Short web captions

::::

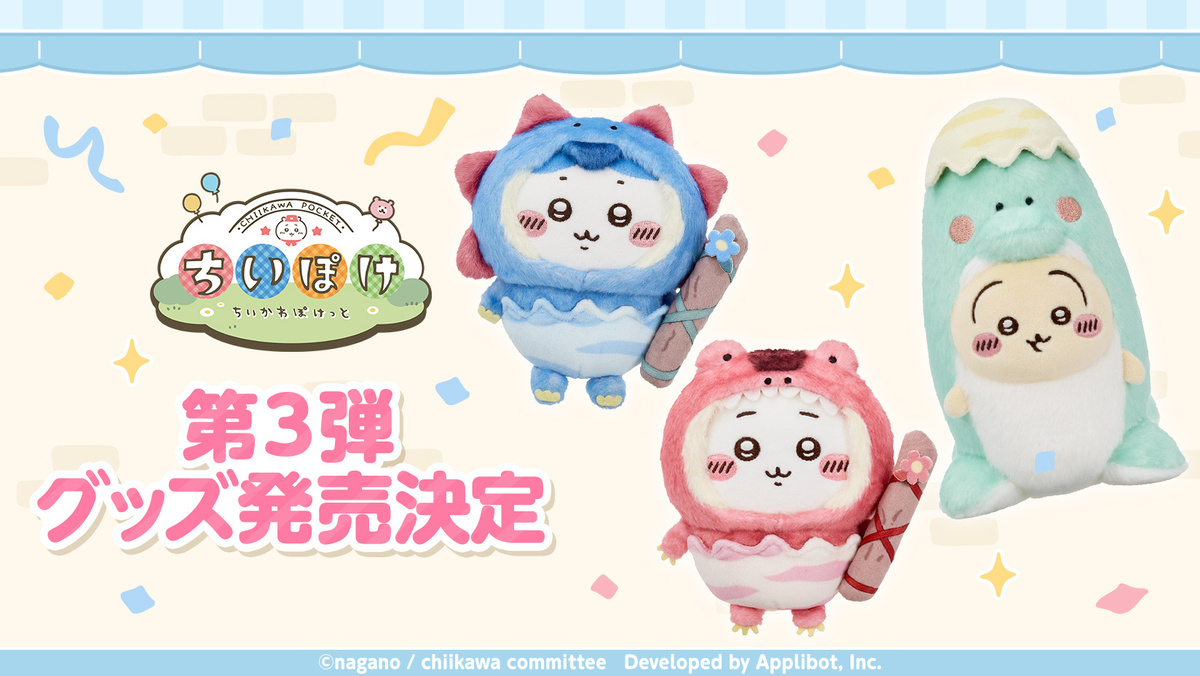 『ちいかわぽけっと』グッズ第3弾発売決定の画像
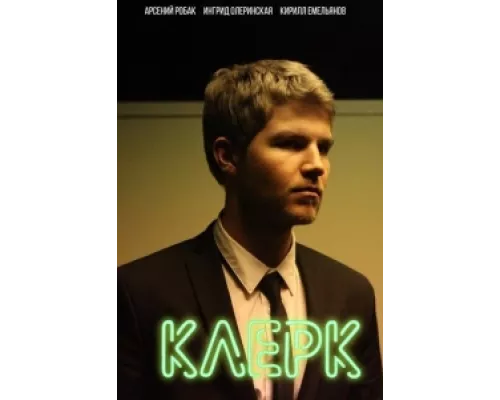 Клерк  сериал смотреть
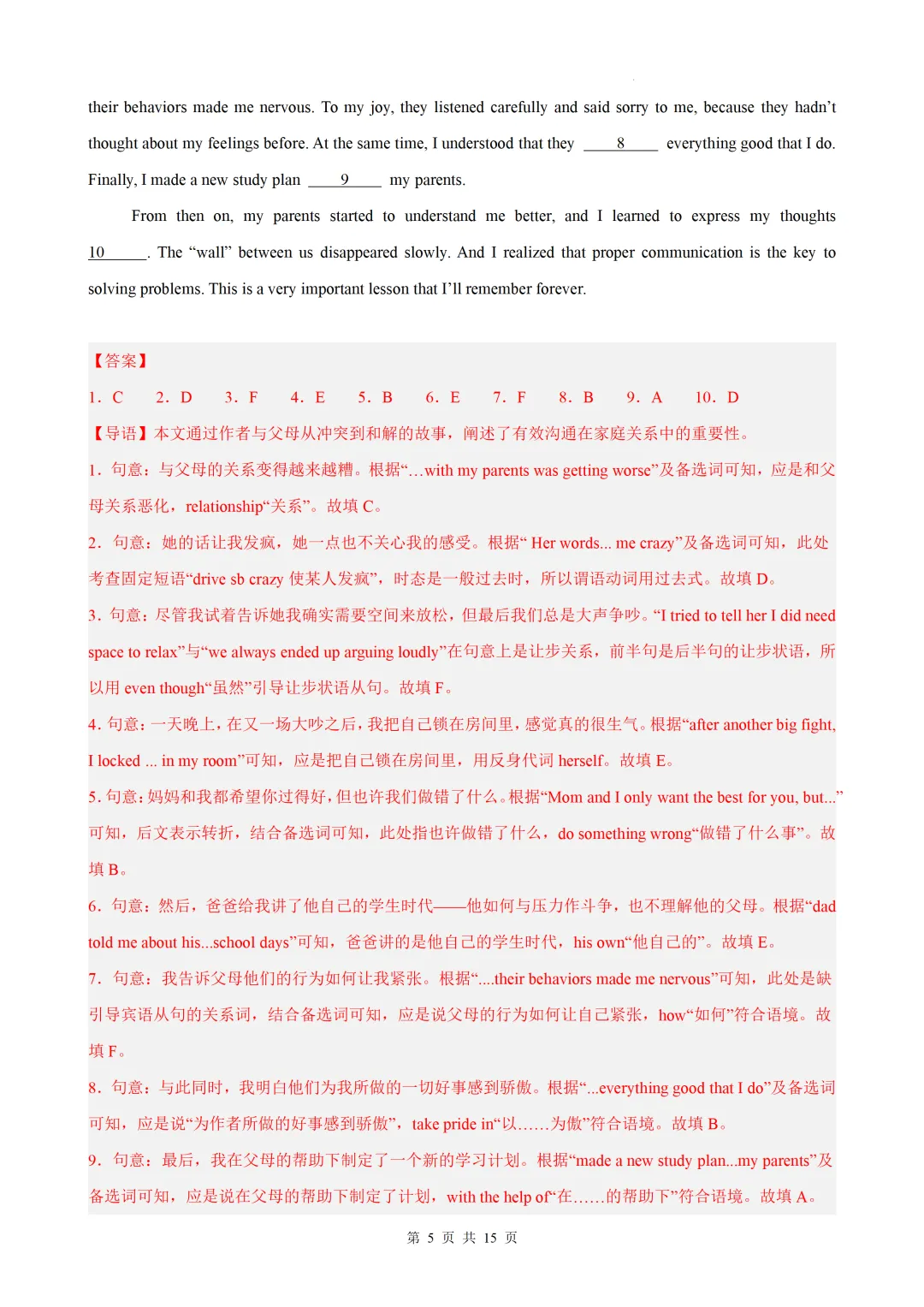 选词填空 — 2025年中考真题 第14张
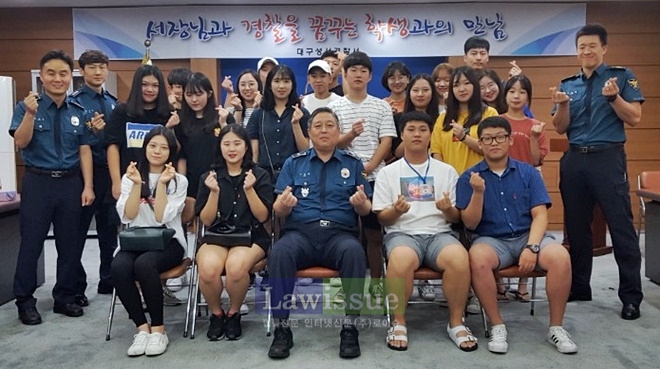 경찰을 꿈꾸는 학생들과의 만남의 시간을 갖고 기념촬영을 하고 있다.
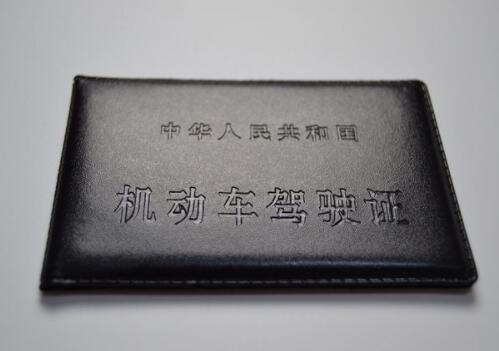 我国的机动车驾驶证办理初次申领流程是什么?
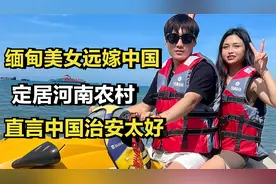 缅甸美女远嫁中国小伙，定居河南农村，直言中国治安太好视频封面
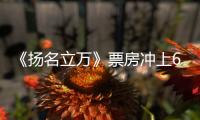 《揚名立萬》票房沖上6.8億元，但迎來了一個強大對手！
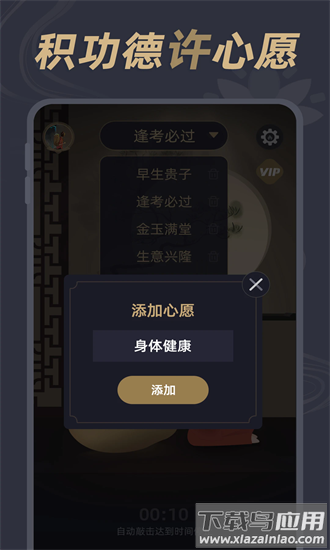 减压小鱼官方版最新版截图1
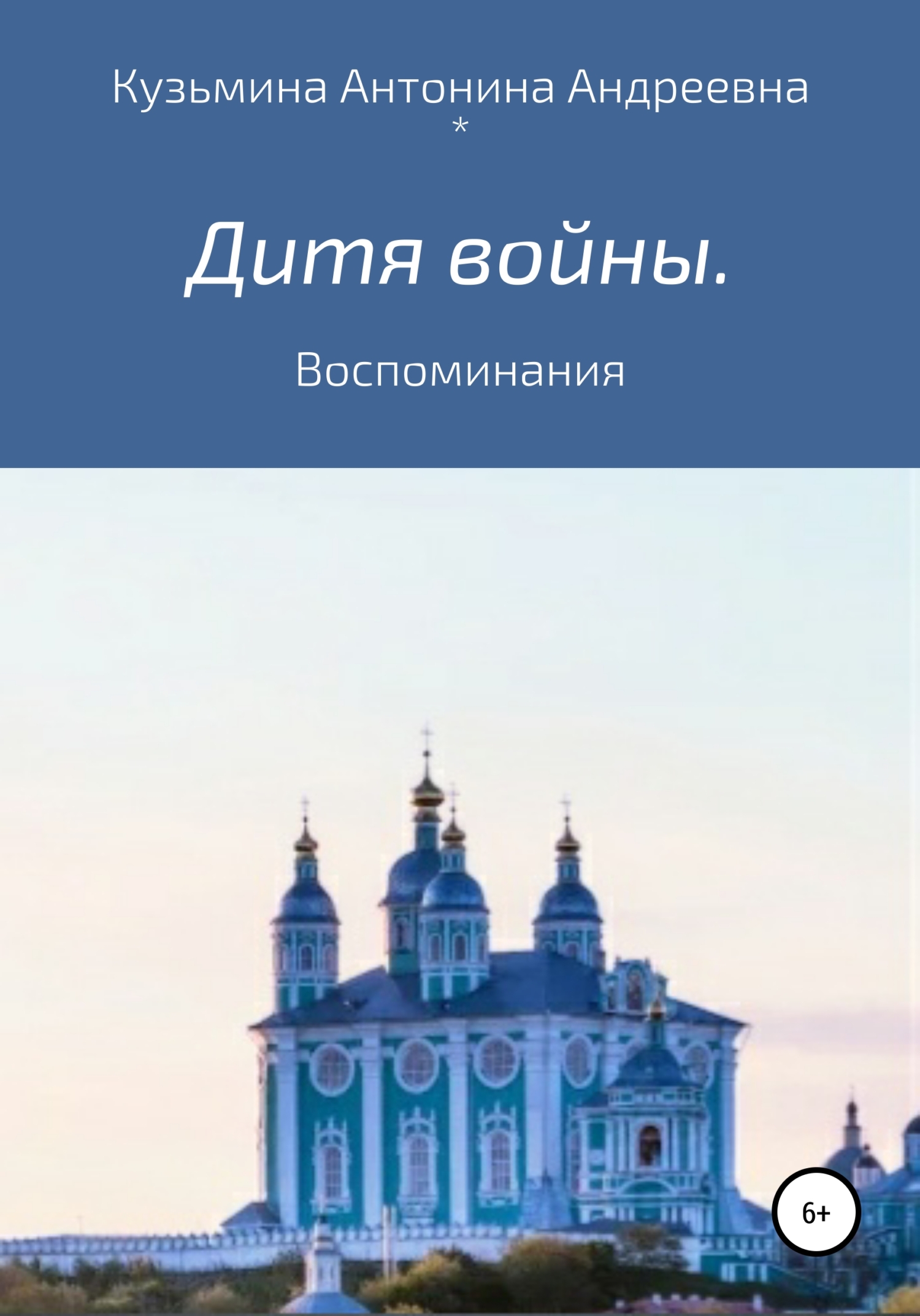 Читать книгу Дитя войны. Воспоминания автор: Антонина Андреевна Кузьмина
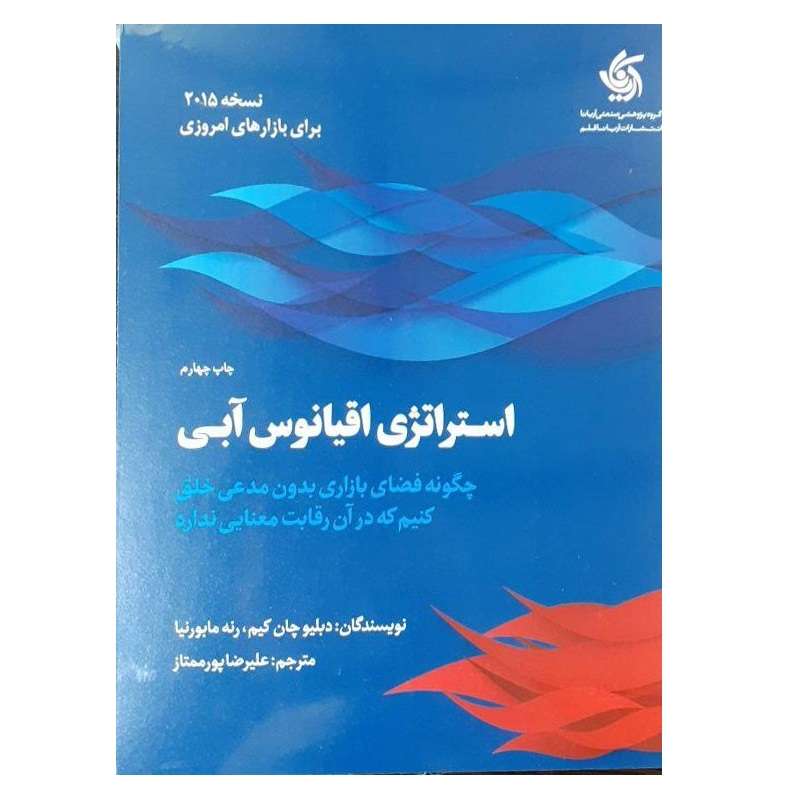 کتاب استراتژی اقیانوس آبی اثر دبلیو چان کیم و رنه مابورنیا نشر آریانا قلم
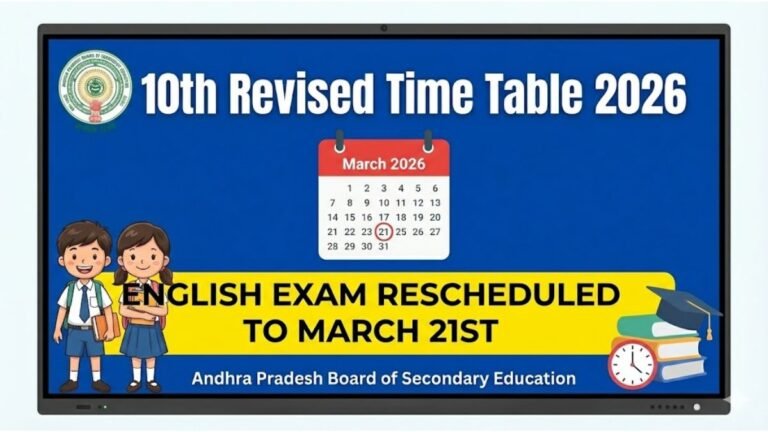 AP 10th Exams Revised Time Table 2026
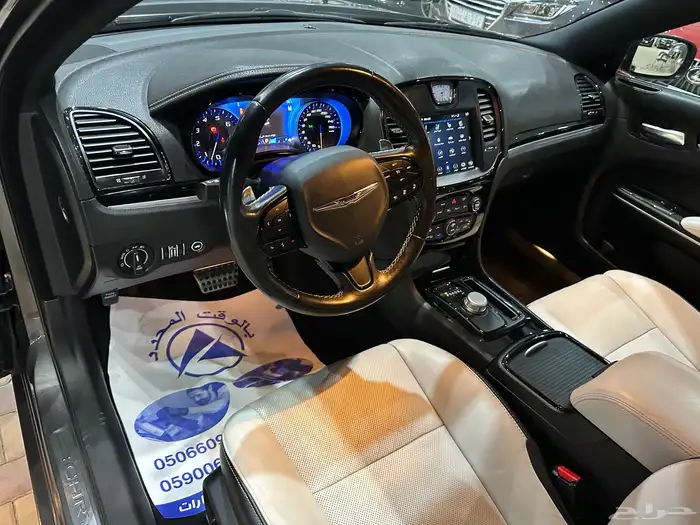 كرايزلر S300 موديل 2021 فل كامل نظيف 6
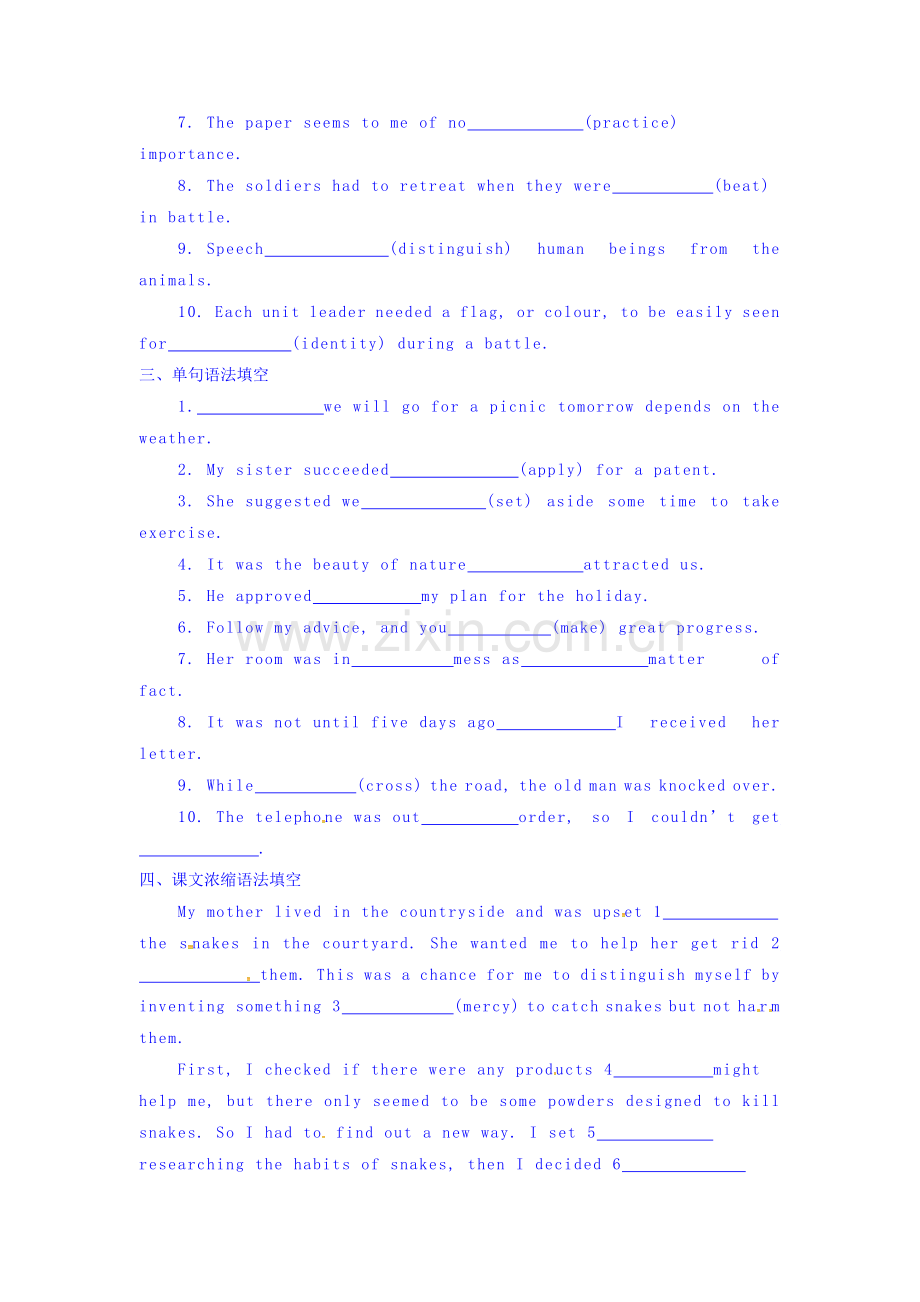 江西省兴国县2016届高三英语下册知识点随堂演练25.doc_第2页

::::

■ **Task goal**: The goal is an exact reprint of the entries, leaving out the pictures.

■ **Answer box**:
 『ちいかわぽけっと』グッズ第3弾発売決定の画像
 Клерк  сериал смотреть
 选词填空 — 2025年中考真题 第14张
 경찰을 꿈꾸는 학생들과의 만남의 시간을 갖고 기념촬영을 하고 있다.
 我国的机动车驾驶证办理初次申领流程是什么?
 缅甸美女远嫁中国小伙，定居河南农村，直言中国治安太好视频封面
 《揚名立萬》票房沖上6.8億元，但迎來了一個強大對手！
 减压小鱼官方版最新版截图1
 Читать книгу Дитя войны. Воспоминания автор: Антонина Андреевна Кузьмина
 کتاب استراتژی اقیانوس آبی اثر دبلیو چان کیم و رنه مابورنیا نشر آریانا قلم
 AP 10th Exams Revised Time Table 2026
 كرايزلر S300 موديل 2021 فل كامل نظيف 6
 江西省兴国县2016届高三英语下册知识点随堂演练25.doc_第2页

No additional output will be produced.